以前、小澤征爾氏の著書「ボクの音楽武者修行」を読んだことがあるのですが、その流れで手に取ったものです。
お二人とも1935年に生まれた同世代で40年来の友人とのこと。若い頃からそれぞれの道をめざし、現在の地位に至っています。
音楽と文学、異なる世界ではありますが、お二人のお話の中には、そういったジャンルの違いを超えた普遍的な示唆がそこここに見られます。
たとえば、大江氏の言う「芸術の『普遍性』の中における『個』の理解」についてです。
(p37より引用) 個というものをちゃんと持った人間が、ある普遍的な流れのなかに入って仕事をすることで、その個性ぐるみ理解されるということだろうと。
芸術が芸術であるゆえに普遍性を持っているのではなく、やはり、そこには特別な個が必要である、ということ。ただ、芸術の普遍性の中では「個まるごと」が理解されるということなのでしょう。
この「個」について、大江氏は、インターネットとの関わりでもコメントしています。
(P67より引用) まず一人立たなきゃなにも始まらない、ということへの認識が弱いということが日本にある。
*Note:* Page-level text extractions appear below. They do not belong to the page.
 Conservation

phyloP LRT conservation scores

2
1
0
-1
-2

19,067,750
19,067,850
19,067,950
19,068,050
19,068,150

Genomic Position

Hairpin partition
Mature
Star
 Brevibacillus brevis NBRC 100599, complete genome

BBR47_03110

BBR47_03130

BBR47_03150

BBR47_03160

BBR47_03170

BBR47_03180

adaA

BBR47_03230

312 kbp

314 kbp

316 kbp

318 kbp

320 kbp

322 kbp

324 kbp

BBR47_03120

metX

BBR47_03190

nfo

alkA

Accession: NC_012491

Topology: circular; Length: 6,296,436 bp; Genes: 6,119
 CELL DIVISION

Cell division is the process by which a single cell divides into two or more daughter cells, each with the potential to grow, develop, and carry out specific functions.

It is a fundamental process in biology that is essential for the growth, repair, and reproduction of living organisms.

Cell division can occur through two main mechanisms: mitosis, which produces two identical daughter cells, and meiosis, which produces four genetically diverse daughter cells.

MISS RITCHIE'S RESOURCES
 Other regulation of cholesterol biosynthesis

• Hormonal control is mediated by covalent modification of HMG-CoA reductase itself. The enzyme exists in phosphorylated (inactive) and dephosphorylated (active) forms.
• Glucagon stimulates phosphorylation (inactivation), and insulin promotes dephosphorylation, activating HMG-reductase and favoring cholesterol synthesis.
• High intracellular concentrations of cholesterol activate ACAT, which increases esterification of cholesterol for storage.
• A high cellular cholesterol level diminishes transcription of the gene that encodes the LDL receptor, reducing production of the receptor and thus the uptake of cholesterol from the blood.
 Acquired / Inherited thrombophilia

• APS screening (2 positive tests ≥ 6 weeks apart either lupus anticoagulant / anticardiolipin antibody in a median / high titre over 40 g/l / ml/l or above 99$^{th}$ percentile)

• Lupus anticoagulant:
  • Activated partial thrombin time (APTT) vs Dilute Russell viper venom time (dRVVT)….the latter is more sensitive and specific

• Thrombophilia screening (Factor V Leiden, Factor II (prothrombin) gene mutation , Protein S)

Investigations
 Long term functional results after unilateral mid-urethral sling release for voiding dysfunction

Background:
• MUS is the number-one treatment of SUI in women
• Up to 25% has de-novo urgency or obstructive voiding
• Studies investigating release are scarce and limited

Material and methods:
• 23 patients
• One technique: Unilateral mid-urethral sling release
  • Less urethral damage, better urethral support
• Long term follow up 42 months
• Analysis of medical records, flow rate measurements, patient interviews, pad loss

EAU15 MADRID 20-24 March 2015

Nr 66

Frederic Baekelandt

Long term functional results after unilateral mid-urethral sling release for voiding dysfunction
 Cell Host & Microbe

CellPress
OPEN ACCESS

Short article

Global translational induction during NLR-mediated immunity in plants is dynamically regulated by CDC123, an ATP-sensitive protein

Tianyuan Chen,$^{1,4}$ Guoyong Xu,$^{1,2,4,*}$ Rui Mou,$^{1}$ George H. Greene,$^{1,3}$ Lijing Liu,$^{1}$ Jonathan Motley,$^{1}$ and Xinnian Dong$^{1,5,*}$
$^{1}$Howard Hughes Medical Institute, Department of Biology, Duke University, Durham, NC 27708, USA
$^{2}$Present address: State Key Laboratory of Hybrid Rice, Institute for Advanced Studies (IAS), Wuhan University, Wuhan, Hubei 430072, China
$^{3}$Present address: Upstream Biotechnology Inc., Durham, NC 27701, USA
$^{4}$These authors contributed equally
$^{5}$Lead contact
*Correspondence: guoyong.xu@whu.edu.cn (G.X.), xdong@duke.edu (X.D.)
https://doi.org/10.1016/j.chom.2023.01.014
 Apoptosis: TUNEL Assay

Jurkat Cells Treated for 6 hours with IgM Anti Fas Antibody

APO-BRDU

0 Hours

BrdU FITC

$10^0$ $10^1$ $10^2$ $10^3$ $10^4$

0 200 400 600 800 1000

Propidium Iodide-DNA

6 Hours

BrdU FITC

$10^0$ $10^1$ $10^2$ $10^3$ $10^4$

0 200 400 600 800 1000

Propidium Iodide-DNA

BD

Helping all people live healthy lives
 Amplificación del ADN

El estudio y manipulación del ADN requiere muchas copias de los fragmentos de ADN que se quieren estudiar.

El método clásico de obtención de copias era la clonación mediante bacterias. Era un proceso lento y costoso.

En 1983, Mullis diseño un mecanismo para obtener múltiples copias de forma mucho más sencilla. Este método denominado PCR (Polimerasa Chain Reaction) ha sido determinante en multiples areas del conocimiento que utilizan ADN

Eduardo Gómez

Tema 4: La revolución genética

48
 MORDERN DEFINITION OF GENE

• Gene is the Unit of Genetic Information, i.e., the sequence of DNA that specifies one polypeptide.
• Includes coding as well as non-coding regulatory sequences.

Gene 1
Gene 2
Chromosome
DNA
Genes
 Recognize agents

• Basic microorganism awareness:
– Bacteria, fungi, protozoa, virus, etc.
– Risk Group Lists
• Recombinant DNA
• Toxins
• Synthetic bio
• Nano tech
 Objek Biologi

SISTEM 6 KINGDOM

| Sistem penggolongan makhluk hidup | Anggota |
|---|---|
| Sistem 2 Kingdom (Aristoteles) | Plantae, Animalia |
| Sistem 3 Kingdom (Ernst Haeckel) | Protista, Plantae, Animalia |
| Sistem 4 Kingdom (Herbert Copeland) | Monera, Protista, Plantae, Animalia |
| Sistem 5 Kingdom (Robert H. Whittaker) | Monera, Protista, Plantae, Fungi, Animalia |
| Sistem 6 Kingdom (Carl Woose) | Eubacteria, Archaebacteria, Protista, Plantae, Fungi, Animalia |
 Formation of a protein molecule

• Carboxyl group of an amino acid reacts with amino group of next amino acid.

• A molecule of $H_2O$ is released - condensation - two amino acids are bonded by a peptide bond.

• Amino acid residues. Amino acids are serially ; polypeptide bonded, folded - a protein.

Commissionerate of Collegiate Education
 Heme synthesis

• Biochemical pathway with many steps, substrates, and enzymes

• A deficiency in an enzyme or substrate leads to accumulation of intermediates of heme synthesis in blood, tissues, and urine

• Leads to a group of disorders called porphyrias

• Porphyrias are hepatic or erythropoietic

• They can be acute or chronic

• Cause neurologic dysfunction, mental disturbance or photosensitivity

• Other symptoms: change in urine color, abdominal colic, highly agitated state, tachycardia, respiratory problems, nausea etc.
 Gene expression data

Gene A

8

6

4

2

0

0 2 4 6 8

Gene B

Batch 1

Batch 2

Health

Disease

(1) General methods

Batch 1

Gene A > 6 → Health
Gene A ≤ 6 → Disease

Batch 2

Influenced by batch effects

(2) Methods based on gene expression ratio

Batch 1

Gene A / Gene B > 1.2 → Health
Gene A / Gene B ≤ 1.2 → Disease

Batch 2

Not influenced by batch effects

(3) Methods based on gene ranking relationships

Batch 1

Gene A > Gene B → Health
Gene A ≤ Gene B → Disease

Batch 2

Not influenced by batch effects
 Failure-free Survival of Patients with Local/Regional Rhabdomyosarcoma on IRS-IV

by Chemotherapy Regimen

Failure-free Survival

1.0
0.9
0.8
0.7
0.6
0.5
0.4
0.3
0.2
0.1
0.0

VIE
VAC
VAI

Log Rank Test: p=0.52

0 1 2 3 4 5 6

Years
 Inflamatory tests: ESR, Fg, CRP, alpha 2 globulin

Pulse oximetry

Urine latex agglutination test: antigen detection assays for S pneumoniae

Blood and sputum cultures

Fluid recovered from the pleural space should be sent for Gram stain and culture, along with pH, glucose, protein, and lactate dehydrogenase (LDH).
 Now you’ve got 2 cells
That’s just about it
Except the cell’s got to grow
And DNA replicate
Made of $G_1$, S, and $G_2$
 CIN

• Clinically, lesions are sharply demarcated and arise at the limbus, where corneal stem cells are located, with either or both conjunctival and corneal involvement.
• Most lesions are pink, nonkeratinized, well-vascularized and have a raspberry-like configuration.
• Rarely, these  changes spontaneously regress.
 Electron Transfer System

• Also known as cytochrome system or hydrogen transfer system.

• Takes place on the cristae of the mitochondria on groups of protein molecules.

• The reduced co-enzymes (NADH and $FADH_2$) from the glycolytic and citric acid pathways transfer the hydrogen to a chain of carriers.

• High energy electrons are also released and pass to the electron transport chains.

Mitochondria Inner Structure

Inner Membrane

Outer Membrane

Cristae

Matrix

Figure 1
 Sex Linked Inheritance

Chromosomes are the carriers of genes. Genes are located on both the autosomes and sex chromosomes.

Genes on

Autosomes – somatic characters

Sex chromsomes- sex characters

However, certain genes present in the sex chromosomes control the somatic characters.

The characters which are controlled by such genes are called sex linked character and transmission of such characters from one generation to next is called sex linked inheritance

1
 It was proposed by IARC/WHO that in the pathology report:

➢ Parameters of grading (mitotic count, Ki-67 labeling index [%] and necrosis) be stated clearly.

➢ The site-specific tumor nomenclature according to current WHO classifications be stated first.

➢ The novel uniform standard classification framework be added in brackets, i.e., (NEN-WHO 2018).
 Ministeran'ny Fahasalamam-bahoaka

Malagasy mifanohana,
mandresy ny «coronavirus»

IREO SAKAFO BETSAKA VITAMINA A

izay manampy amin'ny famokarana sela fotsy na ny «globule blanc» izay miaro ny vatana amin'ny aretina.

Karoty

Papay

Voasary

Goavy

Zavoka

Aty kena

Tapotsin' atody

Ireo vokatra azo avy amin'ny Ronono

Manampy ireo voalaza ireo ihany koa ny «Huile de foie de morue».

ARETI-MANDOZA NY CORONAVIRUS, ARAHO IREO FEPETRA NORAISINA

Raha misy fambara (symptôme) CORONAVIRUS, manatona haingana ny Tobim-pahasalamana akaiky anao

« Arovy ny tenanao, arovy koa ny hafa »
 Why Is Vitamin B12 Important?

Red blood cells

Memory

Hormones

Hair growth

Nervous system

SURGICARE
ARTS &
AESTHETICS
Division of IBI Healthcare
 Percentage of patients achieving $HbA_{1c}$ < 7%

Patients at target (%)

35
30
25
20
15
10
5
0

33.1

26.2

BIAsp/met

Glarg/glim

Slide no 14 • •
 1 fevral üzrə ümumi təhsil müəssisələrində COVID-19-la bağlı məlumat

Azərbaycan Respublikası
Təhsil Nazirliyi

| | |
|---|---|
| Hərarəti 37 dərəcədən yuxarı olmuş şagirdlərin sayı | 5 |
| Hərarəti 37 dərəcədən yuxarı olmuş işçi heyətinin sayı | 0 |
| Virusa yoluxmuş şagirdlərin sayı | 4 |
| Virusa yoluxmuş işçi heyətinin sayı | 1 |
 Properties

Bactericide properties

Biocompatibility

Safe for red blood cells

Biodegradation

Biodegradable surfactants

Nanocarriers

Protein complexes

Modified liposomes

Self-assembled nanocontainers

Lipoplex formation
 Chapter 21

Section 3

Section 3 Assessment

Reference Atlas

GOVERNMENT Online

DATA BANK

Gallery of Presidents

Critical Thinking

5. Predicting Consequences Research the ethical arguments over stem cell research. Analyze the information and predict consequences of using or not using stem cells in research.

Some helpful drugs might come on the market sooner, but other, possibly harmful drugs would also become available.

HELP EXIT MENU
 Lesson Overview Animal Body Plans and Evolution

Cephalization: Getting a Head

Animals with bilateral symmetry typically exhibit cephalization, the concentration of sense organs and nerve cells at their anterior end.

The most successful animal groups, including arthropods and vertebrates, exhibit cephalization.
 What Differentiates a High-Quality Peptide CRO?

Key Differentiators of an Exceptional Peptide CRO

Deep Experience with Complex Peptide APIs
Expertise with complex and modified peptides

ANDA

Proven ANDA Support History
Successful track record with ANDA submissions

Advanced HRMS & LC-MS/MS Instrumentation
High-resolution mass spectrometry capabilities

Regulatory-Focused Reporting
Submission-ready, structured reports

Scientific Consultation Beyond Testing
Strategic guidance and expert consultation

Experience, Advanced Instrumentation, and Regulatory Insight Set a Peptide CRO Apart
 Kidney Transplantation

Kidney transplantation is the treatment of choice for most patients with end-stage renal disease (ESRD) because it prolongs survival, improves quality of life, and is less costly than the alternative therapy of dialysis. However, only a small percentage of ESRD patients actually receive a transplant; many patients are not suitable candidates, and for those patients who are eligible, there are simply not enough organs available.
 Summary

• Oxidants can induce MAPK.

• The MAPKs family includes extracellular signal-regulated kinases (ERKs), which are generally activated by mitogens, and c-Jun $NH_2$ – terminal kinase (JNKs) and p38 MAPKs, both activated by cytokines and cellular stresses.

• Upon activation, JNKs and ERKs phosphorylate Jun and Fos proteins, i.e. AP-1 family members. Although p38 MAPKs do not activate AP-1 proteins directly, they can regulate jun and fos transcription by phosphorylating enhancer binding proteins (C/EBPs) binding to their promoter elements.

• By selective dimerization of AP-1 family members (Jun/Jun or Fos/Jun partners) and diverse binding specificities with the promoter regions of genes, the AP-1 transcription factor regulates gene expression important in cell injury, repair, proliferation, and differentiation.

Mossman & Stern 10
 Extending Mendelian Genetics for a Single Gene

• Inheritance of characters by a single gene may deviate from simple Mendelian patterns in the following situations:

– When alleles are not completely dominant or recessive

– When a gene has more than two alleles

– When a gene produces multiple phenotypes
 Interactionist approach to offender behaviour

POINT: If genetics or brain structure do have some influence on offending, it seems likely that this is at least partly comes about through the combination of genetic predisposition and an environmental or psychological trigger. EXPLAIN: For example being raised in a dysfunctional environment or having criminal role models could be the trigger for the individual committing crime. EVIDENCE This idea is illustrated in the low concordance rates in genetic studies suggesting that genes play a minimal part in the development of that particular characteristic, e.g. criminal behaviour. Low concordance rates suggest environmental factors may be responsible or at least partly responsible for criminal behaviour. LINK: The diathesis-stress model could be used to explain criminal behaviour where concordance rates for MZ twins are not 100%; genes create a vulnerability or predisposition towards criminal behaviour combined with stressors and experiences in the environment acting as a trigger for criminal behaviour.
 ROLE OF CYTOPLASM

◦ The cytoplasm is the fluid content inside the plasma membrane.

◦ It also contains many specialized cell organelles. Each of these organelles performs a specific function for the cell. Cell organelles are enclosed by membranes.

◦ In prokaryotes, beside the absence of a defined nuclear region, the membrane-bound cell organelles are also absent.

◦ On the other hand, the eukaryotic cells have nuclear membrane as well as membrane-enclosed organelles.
まず国とか会社とか考えないで、一対一で、この地球の上のあらゆる個と直接交渉ができるような人間になっていかなきゃいけない。僕は、そう思います。インターネットがもし本当に有効だったら、たとえばある個人に障害があって足が動かなくて家から出られなくても、ほかの人間とやすやすと交渉ができるようになるかもしれない。それは僕にとっては、二十一世紀インターネット社会へのいい方向への想像ですね。
個とインターネット社会とのシナジーの発揮です。
最後に、小澤氏、大江氏が共通に志向している「『個』によるディレクション」について、大江氏流のまとめです。
(p46より引用) 自分の中から搾り出すこと、そのように自分の個から出てくるものを、どうやって他の人たちへ方向づけるか。届けるか。それが小説を書く上での僕の原理的な態度です。あなたが音楽を作られる原理と重なっていると思うんですね。それは僕らの生き方の原理でもある。